> _PROVIDED DATA_:
● ● ● ●

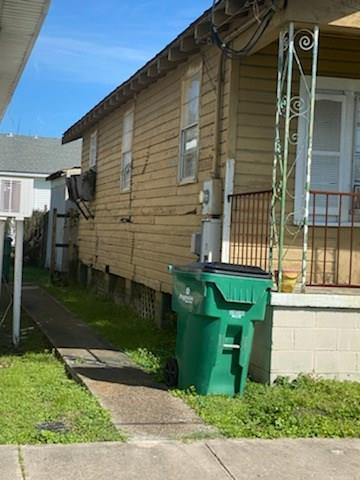 727 ROMAIN ST, Gretna, LA 70053 - Photo 2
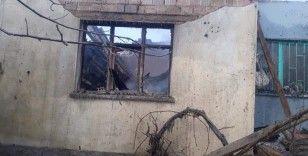 Yaşlı kadının 3 torunuyla birlikte yaşadığı ev yangında küle döndü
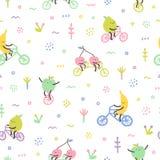 Χαριτωμένα φρούτα κινούμενων σχεδίων στα ποδήλατα Στοκ Εικόνες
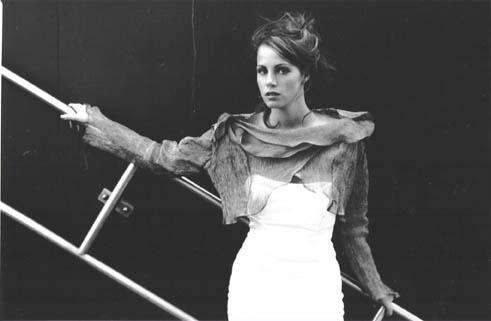 Bolero jasje van crinkle metallic stof over witte strapless jurk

● ● ● ●

> _TASK ITEM_:
Set the listing down exactly, without its pictures.

> _RESULT FOR THIS EXERCISE_:
 727 ROMAIN ST, Gretna, LA 70053 - Photo 2
 Yaşlı kadının 3 torunuyla birlikte yaşadığı ev yangında küle döndü
 Χαριτωμένα φρούτα κινούμενων σχεδίων στα ποδήλατα Στοκ Εικόνες
 Bolero jasje van crinkle metallic stof over witte strapless jurk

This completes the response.